» Problem to solve
Which lines in the rows below contain the word "bumper"? List each one in full.

*****

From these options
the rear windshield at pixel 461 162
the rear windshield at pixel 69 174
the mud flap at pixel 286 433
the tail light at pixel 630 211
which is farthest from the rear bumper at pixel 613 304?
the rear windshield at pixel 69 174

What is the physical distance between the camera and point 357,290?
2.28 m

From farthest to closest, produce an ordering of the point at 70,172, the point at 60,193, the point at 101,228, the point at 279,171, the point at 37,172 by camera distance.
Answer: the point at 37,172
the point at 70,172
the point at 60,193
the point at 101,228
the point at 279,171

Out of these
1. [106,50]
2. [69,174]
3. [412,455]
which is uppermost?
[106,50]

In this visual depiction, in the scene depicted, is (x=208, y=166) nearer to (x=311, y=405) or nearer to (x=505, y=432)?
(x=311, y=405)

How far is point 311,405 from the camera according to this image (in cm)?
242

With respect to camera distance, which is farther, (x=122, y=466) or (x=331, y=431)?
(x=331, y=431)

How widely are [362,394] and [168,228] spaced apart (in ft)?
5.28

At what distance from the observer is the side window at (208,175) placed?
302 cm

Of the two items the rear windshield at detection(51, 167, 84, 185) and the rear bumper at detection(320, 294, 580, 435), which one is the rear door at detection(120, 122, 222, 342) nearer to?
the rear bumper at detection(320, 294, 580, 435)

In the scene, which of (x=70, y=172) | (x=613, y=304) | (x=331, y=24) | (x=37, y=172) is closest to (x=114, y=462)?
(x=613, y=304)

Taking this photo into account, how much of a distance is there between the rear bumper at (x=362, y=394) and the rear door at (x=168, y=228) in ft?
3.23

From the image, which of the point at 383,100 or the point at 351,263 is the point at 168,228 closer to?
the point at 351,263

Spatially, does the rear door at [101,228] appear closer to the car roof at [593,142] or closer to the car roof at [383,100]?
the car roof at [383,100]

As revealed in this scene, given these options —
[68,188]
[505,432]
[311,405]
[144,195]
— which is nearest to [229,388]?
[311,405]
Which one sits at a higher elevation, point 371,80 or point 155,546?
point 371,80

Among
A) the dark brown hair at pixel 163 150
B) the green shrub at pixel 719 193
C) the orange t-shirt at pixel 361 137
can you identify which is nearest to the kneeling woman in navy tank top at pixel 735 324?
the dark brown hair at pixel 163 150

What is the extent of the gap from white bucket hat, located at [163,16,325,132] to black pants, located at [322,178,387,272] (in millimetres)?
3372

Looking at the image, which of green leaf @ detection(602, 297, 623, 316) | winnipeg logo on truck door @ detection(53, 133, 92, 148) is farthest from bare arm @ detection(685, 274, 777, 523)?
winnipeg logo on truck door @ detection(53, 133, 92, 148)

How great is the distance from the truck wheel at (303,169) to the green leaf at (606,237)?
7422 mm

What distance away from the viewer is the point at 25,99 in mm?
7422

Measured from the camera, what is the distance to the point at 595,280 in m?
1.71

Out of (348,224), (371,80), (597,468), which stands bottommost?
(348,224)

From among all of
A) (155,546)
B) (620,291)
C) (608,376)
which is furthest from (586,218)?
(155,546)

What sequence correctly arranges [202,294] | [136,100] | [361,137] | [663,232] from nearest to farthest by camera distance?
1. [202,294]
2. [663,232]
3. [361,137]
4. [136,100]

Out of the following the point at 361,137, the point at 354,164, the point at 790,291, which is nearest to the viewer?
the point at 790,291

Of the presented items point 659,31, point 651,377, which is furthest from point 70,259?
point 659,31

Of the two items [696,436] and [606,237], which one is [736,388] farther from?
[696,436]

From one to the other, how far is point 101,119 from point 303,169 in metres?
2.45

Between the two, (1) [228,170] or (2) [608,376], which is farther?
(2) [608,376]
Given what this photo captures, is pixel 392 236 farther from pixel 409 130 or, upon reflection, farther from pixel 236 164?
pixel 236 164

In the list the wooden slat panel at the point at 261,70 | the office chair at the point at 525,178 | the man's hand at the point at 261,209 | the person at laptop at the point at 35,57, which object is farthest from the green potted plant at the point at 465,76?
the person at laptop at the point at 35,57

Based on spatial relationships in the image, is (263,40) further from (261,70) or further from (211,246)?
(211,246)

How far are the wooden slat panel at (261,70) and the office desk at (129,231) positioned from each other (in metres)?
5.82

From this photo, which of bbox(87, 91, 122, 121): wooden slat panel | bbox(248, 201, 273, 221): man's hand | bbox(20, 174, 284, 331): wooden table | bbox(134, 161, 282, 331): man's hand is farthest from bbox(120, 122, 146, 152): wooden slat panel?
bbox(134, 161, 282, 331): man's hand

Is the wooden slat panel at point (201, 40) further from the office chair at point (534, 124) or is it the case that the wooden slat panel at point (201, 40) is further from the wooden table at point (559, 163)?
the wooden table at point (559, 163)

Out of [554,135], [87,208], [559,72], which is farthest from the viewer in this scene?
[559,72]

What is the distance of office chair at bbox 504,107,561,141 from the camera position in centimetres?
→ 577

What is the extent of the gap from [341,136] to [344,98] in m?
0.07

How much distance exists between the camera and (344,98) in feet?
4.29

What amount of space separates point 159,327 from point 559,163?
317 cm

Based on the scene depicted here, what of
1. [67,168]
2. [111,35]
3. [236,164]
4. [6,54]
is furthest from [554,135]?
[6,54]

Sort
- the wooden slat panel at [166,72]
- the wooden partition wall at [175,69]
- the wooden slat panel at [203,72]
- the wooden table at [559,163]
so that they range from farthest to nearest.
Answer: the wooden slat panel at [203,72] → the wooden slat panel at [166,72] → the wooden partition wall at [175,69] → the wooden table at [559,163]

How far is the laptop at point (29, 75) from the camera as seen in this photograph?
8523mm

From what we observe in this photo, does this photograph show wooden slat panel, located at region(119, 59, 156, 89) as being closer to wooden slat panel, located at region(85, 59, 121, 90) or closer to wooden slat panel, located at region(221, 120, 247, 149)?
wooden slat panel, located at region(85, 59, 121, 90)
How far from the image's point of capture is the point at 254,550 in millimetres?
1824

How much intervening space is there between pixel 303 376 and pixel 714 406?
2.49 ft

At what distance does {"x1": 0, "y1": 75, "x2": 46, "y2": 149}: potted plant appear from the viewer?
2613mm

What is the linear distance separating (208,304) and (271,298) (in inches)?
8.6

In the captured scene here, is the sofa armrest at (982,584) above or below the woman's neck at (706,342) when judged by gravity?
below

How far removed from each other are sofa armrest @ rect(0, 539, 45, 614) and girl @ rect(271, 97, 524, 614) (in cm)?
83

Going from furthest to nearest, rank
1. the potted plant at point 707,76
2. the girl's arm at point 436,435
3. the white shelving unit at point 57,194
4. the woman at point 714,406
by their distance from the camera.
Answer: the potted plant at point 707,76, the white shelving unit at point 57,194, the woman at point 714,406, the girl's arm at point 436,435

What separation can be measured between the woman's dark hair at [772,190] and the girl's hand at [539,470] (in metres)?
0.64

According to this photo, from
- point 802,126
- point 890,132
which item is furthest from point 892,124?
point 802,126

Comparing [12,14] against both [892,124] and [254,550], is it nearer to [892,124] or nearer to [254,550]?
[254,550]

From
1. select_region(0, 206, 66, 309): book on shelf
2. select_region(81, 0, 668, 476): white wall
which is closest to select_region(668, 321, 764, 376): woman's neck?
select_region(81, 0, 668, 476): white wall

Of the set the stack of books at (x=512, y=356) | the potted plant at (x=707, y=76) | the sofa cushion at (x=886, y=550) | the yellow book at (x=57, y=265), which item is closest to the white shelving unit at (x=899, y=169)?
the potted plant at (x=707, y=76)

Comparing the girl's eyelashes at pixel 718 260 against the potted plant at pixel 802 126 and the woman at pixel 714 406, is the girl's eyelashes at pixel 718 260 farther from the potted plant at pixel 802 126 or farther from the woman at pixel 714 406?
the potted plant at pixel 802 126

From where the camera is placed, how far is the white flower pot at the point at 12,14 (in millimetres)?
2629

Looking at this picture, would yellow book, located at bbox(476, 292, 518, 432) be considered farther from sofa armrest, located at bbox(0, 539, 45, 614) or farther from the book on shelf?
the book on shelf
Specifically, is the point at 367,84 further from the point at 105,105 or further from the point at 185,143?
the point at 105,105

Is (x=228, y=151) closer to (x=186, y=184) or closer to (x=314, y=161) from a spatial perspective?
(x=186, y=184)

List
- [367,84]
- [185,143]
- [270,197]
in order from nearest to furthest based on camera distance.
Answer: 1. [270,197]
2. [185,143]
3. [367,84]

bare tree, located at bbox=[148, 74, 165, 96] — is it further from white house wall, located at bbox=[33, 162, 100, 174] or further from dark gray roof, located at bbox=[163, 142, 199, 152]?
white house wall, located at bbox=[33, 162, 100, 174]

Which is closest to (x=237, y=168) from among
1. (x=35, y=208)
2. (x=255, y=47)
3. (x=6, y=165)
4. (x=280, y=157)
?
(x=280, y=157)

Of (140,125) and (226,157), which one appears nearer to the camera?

*****

» Solution to this exercise
which is farthest from the rear bumper at pixel 613 304?
Of the two items the rear windshield at detection(51, 167, 84, 185) and the rear bumper at detection(320, 294, 580, 435), which one is the rear door at detection(120, 122, 222, 342) nearer to?
the rear bumper at detection(320, 294, 580, 435)
Taking this photo into account, how much of a distance is there between the rear bumper at (x=362, y=394) and the rear door at (x=168, y=228) in ft?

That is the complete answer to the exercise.